SURVIVING THE OREGON TRAIL
Cindy Maddera
The other evening, Michael, the Cabbage and I played a round of the card game version of the Oregon Trail. The Cabbage wrote her name down on the provided dry-erase board in the player 1 spot. Then I put down a name in ‘player 2’. I chose the name of Sally Anne Degenerate and when the Cabbage saw this she gasped and said “I didn’t know we could make up a name!” She then changed her name to ‘Amy’. Michael played the first card which happened to be a ‘town’ card and he immediately got to pick up some extra supplies. Then it was my turn. I played a ‘trail’ card that had me drawing from the ‘hazard’ deck. I immediately died of dysentery. The Cabbage and Michael played a few more rounds before the Cabbage, I mean Amy, died of a snake bite. Michael managed to hang on for a few more miles before succumbing to extreme cold.
No one made it to Oregon.
By Friday I was starting to feel the weight of being the only one at work and I was not handling things well. After cleaning every microscope and wiping down all of the surfaces, I threw on my jacket and stepped outside because that’s becoming my reaction when it gets to be too much. Get outside. Take some deep breaths. Move my feet in some direction. Except this time the weather was near freezing with blustery wind. I pulled my gloves on and marched forward, completely alone with my own thoughts. As I walked, I started thinking about the game. Remembering how the Cabbage changed her player name to ‘Amy’ made me start laughing. She could have made up any name. Then I started thinking about how the game played out, how I died right at the start. I came to a complete stop in the middle of the sidewalk because at that moment my thoughts crashed together so hard that I expected to hear ambulance sirens heading my way.
I died right at the start.
The beginning of the Oregon trail, the real life Oregon trail, is about seventeen miles east of my current residence. From my vantage point, I can step out of my house, walk about a mile and land on a trail that could lead me to California, New Mexico or Oregon. I didn’t know this when we moved here. Chris and I knew very little about this area when we moved here other than this was a city for visiting, a place we’d drive to for concerts. I didn’t think about the history of this place. History is not really at the top of my list of things that I think about really. I mean, I appreciate history and all that, but I am not a person who remembers dates. I am not a person who seeks out the history of a place. At least not then. Age has made me more appreciative, more curious about such things. Really, it is the stories of the past that I find interesting. Dates still get lost in this brain.
The significance of all of this though, the whole being here, is not really about history. It is about plans being made and the idea of making a better life for yourself some place else. We dreamed of Oregon once. We dreamed of making a better life for ourselves way out west. We made it sixteen miles on the Oregon trail before Chris basically died of dysentery and I just stayed put. I’m not sad about it. Well, I’m not sad about the staying put part any way. Dreams change. New plans are made.
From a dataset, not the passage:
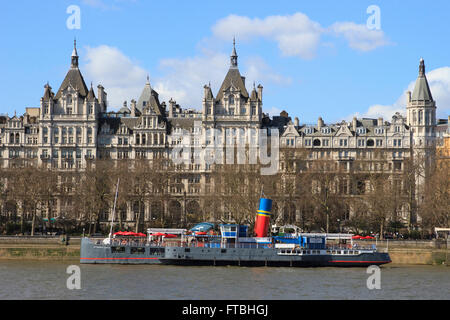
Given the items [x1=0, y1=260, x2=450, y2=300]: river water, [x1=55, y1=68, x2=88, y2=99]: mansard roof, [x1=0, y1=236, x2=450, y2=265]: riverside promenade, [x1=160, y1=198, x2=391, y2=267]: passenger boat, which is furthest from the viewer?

I found the secret to surviving the Oregon trail. The secret is to start, travel about sixteen, seventeen miles, and then stop. Unload your wagon and set up your homestead. Don’t do it because you are giving up on a dream. Do it because you’ve taken a moment to look around at your surroundings and you realize that those surroundings are pretty great. Change your plans. Change your dreams. Make that better life for yourself right where you are, right now.